GIVEN PASSAGE Start Marker

2. **Keras** - a high-level neural networks API running on top of TensorFlow.
3. Sequential class  - from Keras, which is a linear stack of layers for building neural networks layer by layer


In [1]:
import matplotlib.pyplot as plt
import seaborn as sns
import keras
from keras.models import Sequential
#Imports various layers from Keras that are commonly used in convolutional neural networks (CNNs) for image classification tasks.
from keras.layers import Dense, Conv2D , MaxPool2D , Flatten , Dropout , BatchNormalization
#helps generate augmented images by applying various transformations to the input data during training.
from keras.preprocessing.image import ImageDataGenerator
# function from scikit-learn, which is used to split the dataset into training and testing sets.
from sklearn.model_selection import train_test_split
# Imports functions for generating a classification report and confusion matrix, which are useful for evaluating the performance of a classification model.
from sklearn.metrics import classification_report,confusion_matrix
# callback from Keras, which dynamically adjusts the learning rate during training based on a specified condition, typically used to improve training performance.

GIVEN PASSAGE End Marker

**TASK ITEM**
Reproduce the portion of the Keras import code above starting at "from keras.preprocessing.image import" and ending at "improve training performance.", keeping every character unchanged.

DATA SUPPLIED Start Marker

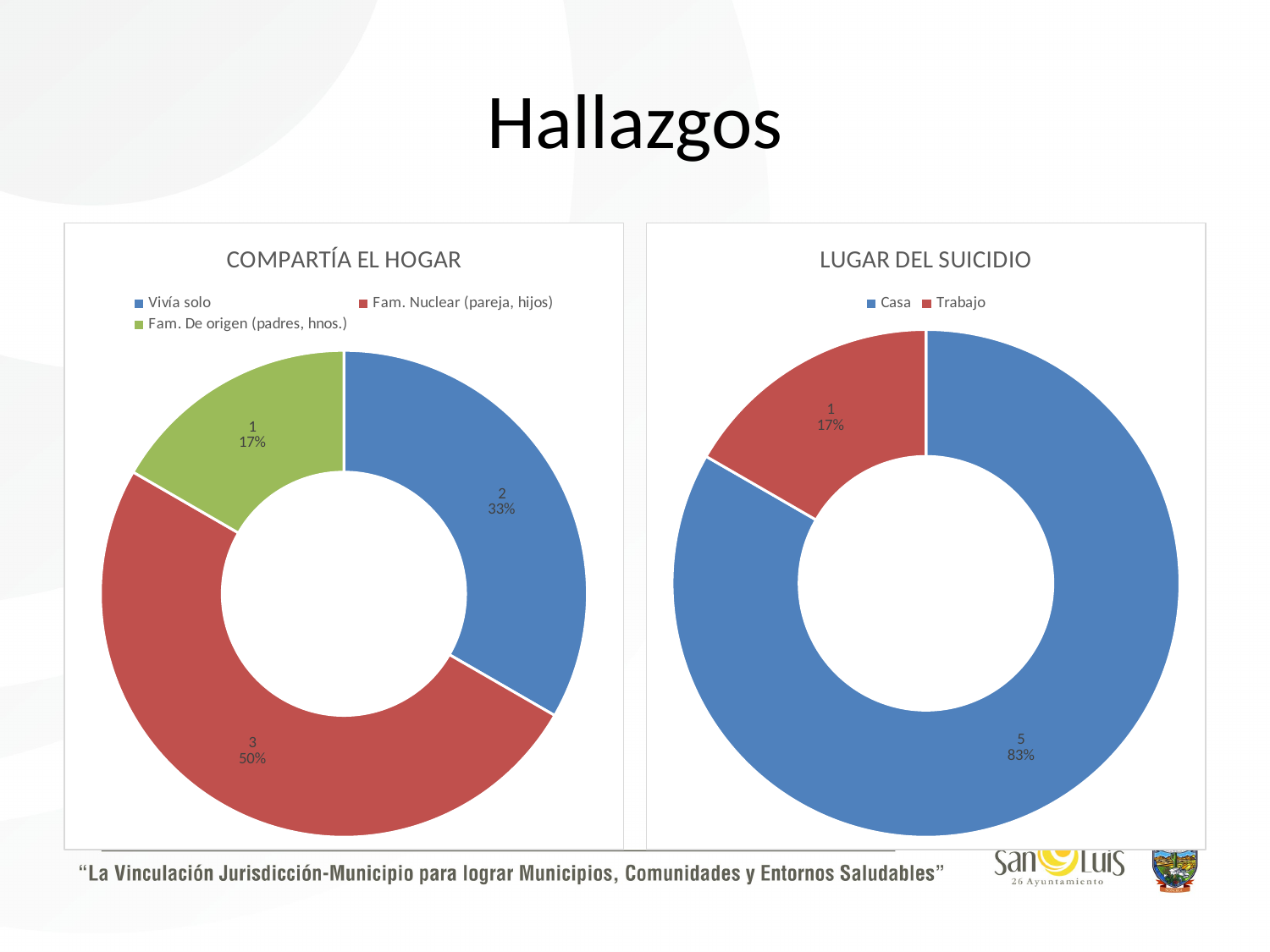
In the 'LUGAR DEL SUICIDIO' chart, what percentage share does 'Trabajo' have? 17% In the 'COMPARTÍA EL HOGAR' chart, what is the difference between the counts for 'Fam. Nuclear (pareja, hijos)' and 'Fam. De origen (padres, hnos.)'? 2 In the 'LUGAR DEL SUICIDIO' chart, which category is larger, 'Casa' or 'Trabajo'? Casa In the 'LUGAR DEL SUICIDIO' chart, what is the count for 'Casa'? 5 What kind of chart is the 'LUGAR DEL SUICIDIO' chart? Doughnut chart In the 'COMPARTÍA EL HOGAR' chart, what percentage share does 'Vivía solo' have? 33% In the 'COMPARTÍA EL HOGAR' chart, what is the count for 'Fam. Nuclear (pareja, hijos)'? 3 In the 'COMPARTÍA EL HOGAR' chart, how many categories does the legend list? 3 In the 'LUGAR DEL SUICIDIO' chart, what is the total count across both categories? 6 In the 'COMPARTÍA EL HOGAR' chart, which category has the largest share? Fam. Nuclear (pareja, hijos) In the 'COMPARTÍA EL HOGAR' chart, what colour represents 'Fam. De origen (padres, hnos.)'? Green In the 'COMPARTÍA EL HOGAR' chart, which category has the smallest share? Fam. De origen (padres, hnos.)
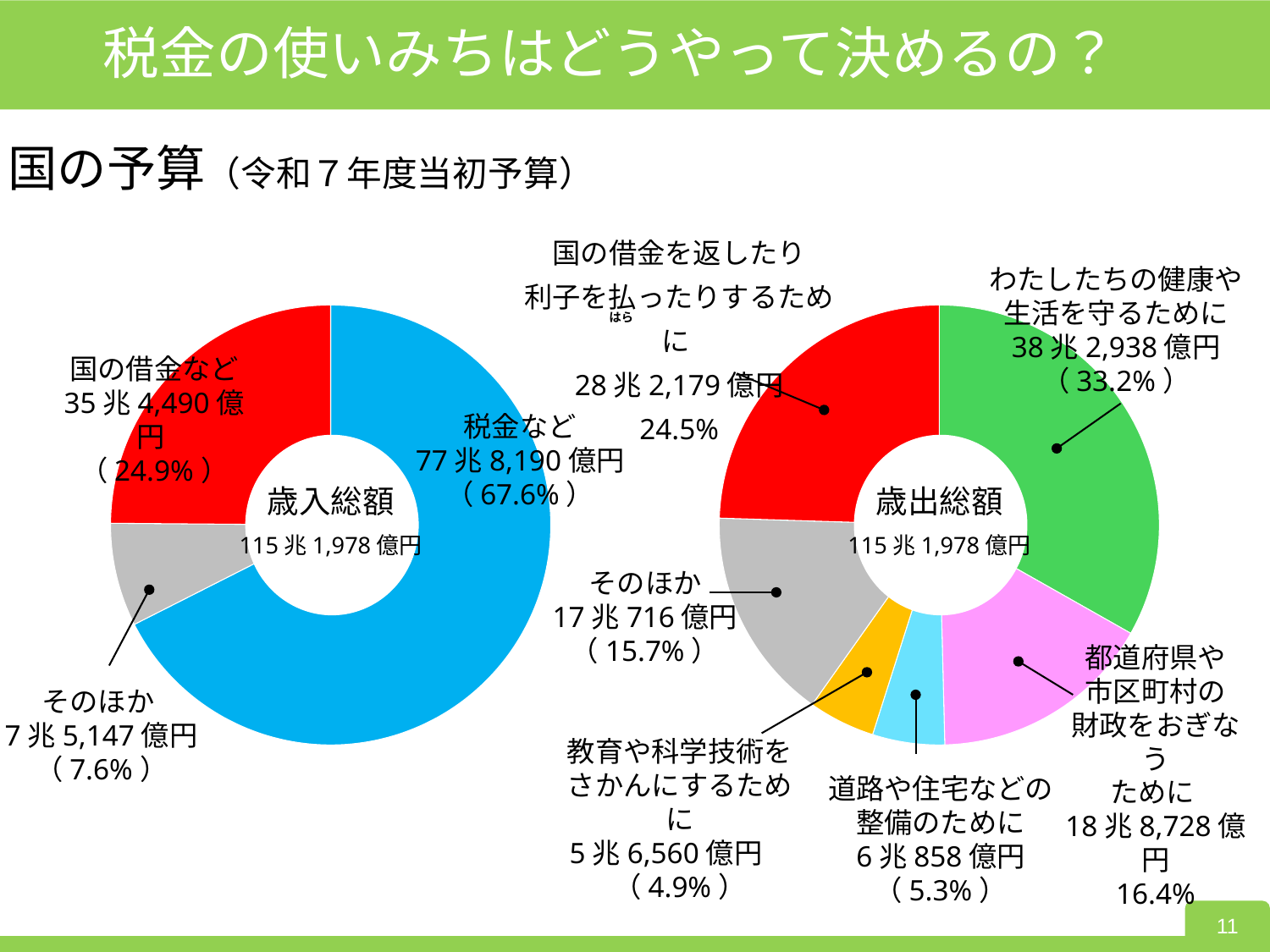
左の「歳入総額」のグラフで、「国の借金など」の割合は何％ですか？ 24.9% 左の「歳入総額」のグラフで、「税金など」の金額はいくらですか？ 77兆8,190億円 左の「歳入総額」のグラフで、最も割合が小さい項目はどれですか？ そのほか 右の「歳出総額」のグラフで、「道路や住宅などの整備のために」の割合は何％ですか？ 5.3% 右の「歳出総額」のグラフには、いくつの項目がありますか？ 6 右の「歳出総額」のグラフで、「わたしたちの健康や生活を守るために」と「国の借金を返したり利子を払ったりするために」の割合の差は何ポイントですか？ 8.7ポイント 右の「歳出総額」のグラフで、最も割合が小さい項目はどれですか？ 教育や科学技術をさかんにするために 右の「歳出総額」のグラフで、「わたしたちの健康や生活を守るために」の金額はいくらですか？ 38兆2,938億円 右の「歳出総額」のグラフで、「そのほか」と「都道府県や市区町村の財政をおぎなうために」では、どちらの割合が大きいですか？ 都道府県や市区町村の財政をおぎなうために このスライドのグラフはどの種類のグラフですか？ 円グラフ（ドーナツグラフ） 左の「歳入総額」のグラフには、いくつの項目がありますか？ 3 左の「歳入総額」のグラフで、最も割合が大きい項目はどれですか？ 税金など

DATA SUPPLIED End Marker
DATA SUPPLIED Start Marker

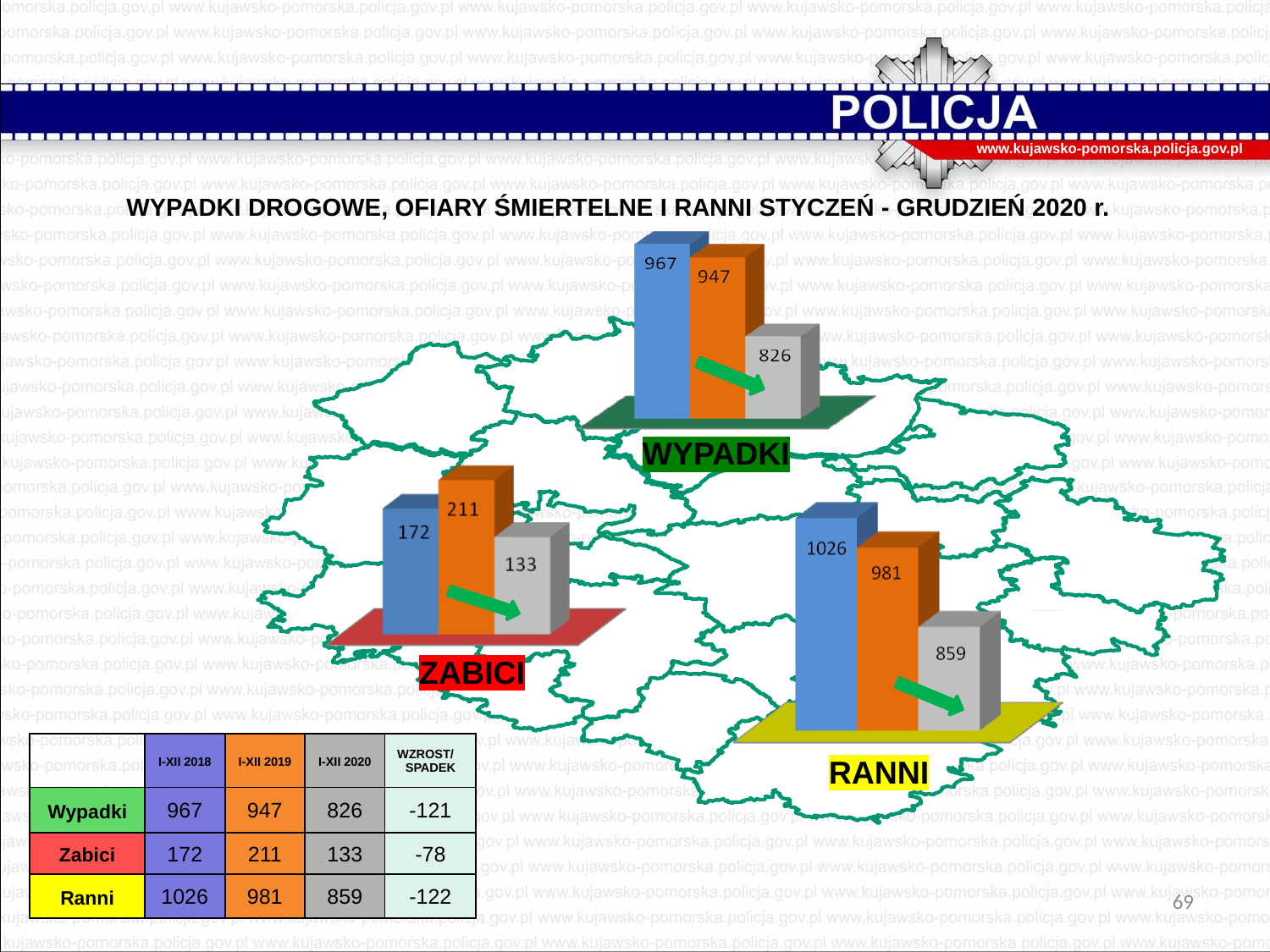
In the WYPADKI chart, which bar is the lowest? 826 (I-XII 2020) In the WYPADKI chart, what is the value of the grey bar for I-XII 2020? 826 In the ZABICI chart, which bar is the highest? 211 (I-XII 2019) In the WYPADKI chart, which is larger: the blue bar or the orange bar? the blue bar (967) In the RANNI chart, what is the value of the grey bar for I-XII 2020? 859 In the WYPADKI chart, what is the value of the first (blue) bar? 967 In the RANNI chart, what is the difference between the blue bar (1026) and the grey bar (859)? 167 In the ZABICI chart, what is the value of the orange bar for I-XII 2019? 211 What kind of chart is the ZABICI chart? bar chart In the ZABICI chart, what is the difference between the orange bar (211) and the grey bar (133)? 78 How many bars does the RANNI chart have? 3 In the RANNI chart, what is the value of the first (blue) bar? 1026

DATA SUPPLIED End Marker

**WRITTEN SOLUTION**
from keras.preprocessing.image import ImageDataGenerator
# function from scikit-learn, which is used to split the dataset into training and testing sets.
from sklearn.model_selection import train_test_split
# Imports functions for generating a classification report and confusion matrix, which are useful for evaluating the performance of a classification model.
from sklearn.metrics import classification_report,confusion_matrix
# callback from Keras, which dynamically adjusts the learning rate during training based on a specified condition, typically used to improve training performance.